The Year of Blue Water
- Author: Yanyi
- Publisher: Yale University Press
- Publication date: March 26, 2019
- Pages: 92
- Award: Yale Series of Younger Poets
- ISBN: 978-0300242645
- Followed by: Dream of the Divided Field

= The Year of Blue Water =

2019 debut poetry book by Yanyi

The Year of Blue Water is a 2019 debut poetry collection by American poet Yanyi, published by Yale University Press. It was the winner of the 2018 Yale Series of Younger Poets and a finalist for the Lambda Literary Award for Transgender Poetry. It features a foreword written by American poet Carl Phillips.

== Content ==
The Year of Blue Water's poems range in form from lyric to prose poetry, addressing subject matter such as transgender Chinese American identity, trauma, gender, and art.

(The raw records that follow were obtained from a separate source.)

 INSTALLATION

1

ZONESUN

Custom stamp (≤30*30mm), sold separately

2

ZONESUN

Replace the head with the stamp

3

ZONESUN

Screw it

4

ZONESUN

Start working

With regard to art, the book converses with traditions and legacies by artists like Maggie Nelson, Robin Coste Lewis, Frank O'Hara, and Louise Glück. It features an epigraph quoting Susan Sontag.

Carl Phillips, who selected the book for the Yale Series of Younger Poets, noted in the book's foreword:Queerness, familial expectations, mental health issues —so much for what this writer, then, is up against. Again, though, the appeal of this book lies in how it refuses a predictable engagement with trauma and the catalysts behind it, and instead works as the living musculature of what I suppose could be called recovery, but I prefer stabilization, for its suggestion of recovery-for-now, of the ongoing work of maintaining balance, as opposed to defeating imbalance.Yale University Press reprinted excerpts of the book online during Pride Month in 2024.

== Background ==
The Year of Blue Water originated out of a notebook where Yanyi wrote "literally anything", at first not intending to write and publish a poetry collection from it. Eventually, Yanyi organized a manuscript structure and revised selected poems from his notebook until the book materialized.

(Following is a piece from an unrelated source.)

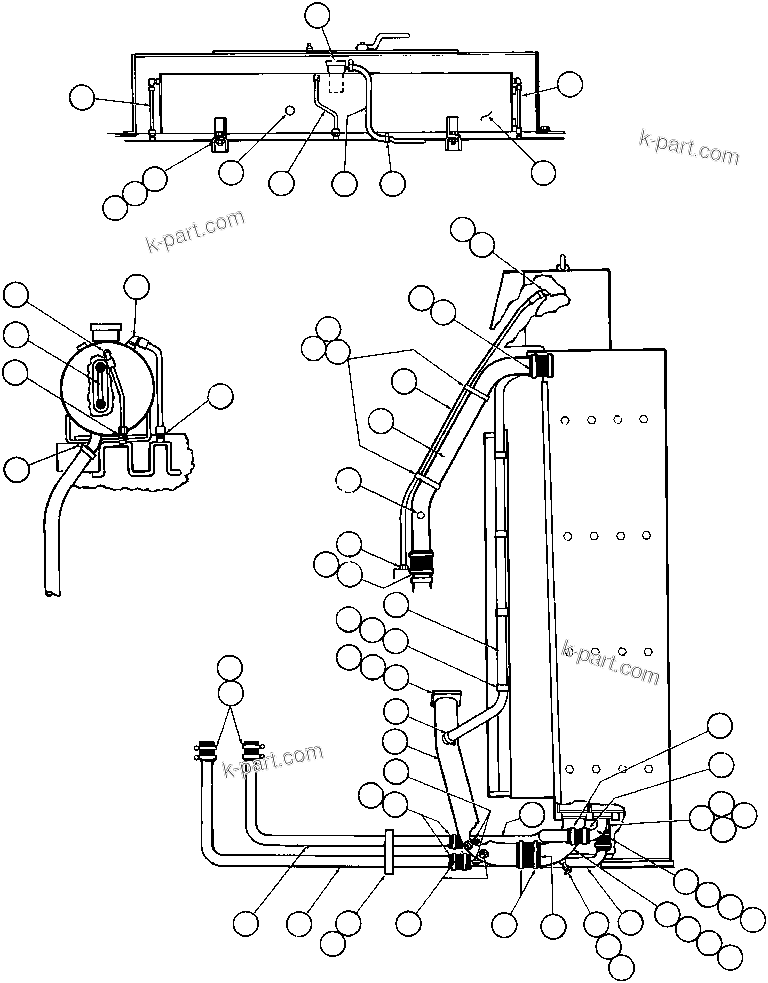 k-part.com

k-part.com

k-part.com

k-part.com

A former Margins Fellow at Asian American Writers' Workshop, Yanyi published three poems from the book in the organization's literary magazine, The Margins, in 2017.

== Critical reception ==

The Year of Blue Water was recommended on several lists. BuzzFeed News placed it on a listicle titled "15 Books By Queer Authors You Should Read". The Washington Post named it in a list about poets whose works tackled race, gender, and violence. Kyle Lucia Wu recommended it for LitHub in 2021.

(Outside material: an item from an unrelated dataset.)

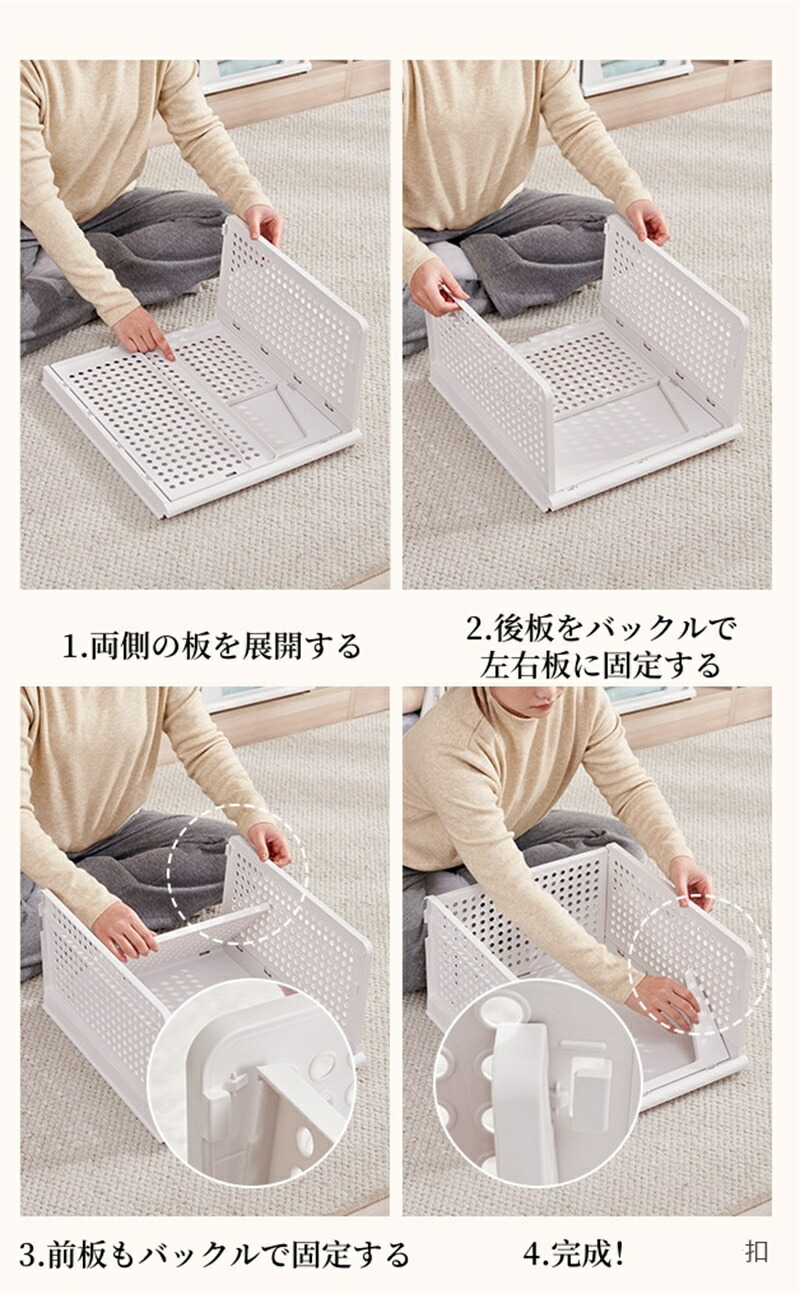 1.両側の板を展開する

2.後板をバックルで左右板に固定する

3.前板もバックルで固定する

4.完成!

扣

BOMB Magazine said, "The book is a stunning archive of Yanyi’s mental universe as he examines the construction of selfhood from a trans masculine perspective, the cultural boundaries of nation states as both a Chinese and American citizen, and intergenerational dialogue between friends and literati". The New York Journal of Books wrote that "The experiences that Yanyi captures in his poetry sensitizes the readers’ understanding of the trans community still striving to claim respect and dignity."

The Year of Blue Water won the 2018 Yale Series of Younger Poets and was a finalist for the Lambda Literary Award for Transgender Poetry.